■ **EXERCISES TO COMPLETE**:
1. Answer these from the Stella passage, one line each:
(a) Who is credited as producer?
(b) Which show took over Stella's timeslot?
(c) On what date was the DVD released?
2. Copy the Stella passage from "Stella is an" to "September 12, 2006.".
3. Name every person credited by name in the Stella passage's details above the heading "Stella (American TV series)".

■ **PROVIDED PASSAGE**:
────
- DVD cover for season one of Stella.
- Created by: Michael Ian Black Michael Showalter David Wain
- Starring: Michael Ian Black Michael Showalter David Wain
- Opening theme: Instrumental theme by Craig Wedren
- Country of origin: United States
- Original language: English
- No. of seasons: 1
- No. of episodes: 10

Production
- Executive producers: Michael Ian Black Michael Showalter David Wain
- Producer: Jerry Kupfer
- Camera setup: Single camera
- Running time: 20–22 minutes (approx.)

Original release
- Network: Comedy Central
- Release: June 28 – August 30, 2005

= Stella (American TV series) =

Comedy Central sketch show

Stella is an American sketch comedy television series that originally ran from June 28 to August 30, 2005 on Comedy Central. It was created by and stars Michael Ian Black, Michael Showalter, and David Wain, former cast members of MTV's The State (1993). As a comedy troupe, Stella started in 1997 and played to sold out shows across the United States with a cult following. In September, after 10 episodes, Stellas timeslot was succeeded by Mind of Mencia. The DVD was released on September 12, 2006.
────
■ **SOURCE DATA**:
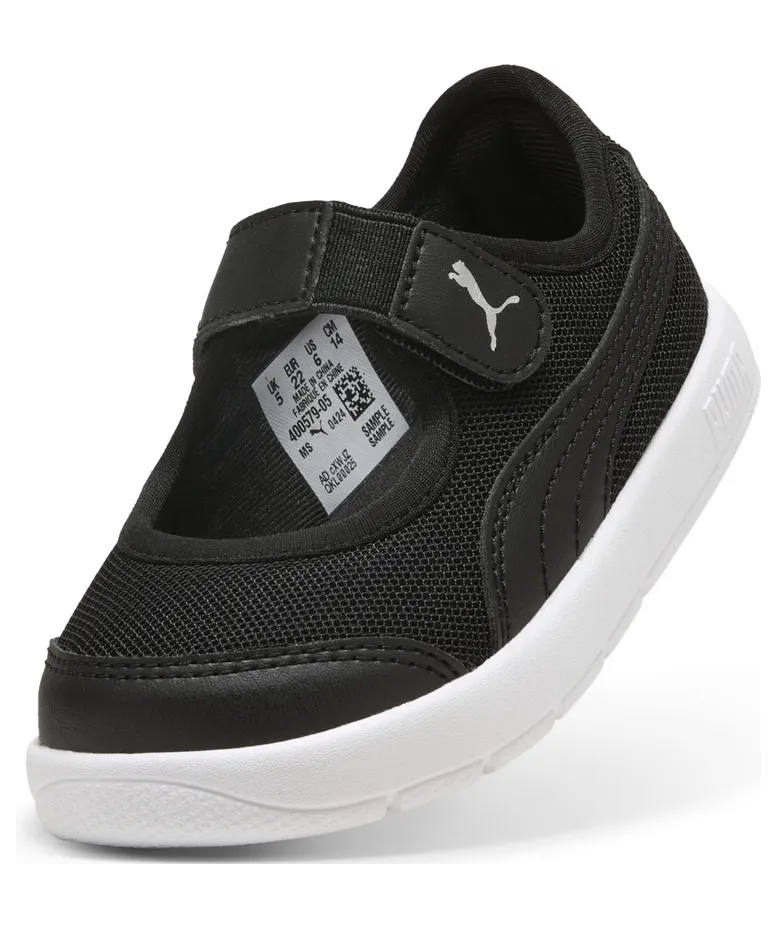 puma-courtflex 400579_05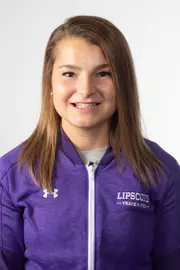 Haley Humphrey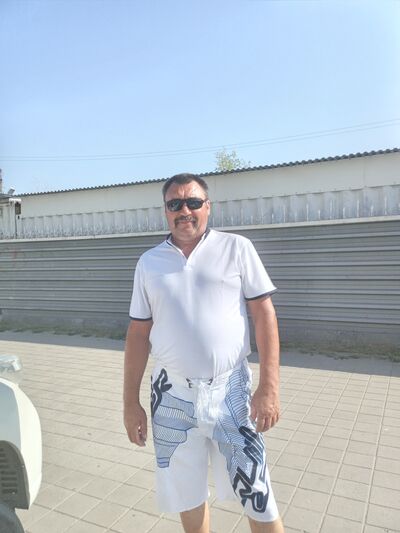  ,   , 52 ,     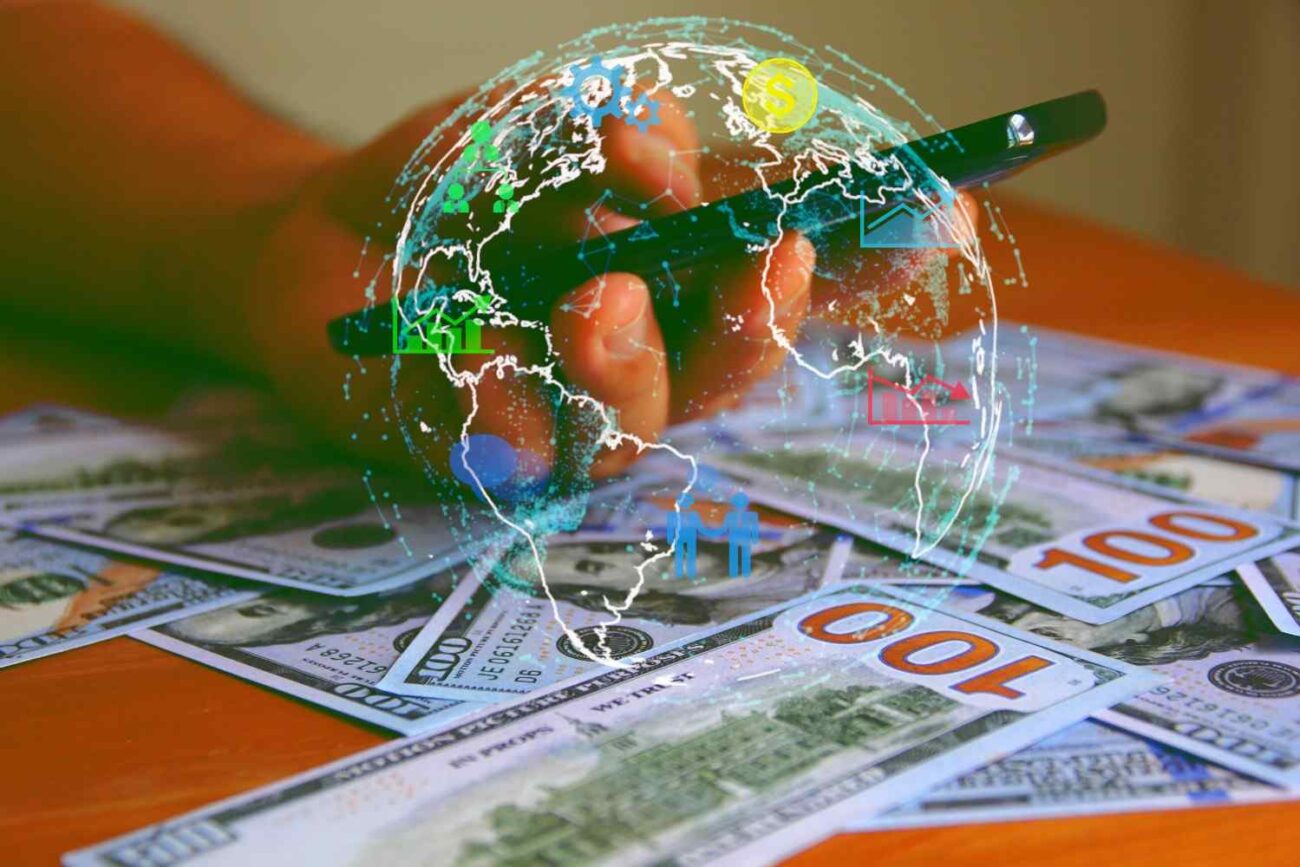 Buy Thai Baht Hassle-Free Across Australia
────
■ **TASK RESPONSES**:
1.
(a) Jerry Kupfer
(b) Mind of Mencia
(c) September 12, 2006

2.
Stella is an American sketch comedy television series that originally ran from June 28 to August 30, 2005 on Comedy Central. It was created by and stars Michael Ian Black, Michael Showalter, and David Wain, former cast members of MTV's The State (1993). As a comedy troupe, Stella started in 1997 and played to sold out shows across the United States with a cult following. In September, after 10 episodes, Stellas timeslot was succeeded by Mind of Mencia. The DVD was released on September 12, 2006.

3.
Michael Ian Black
Michael Showalter
David Wain
Craig Wedren
Jerry Kupfer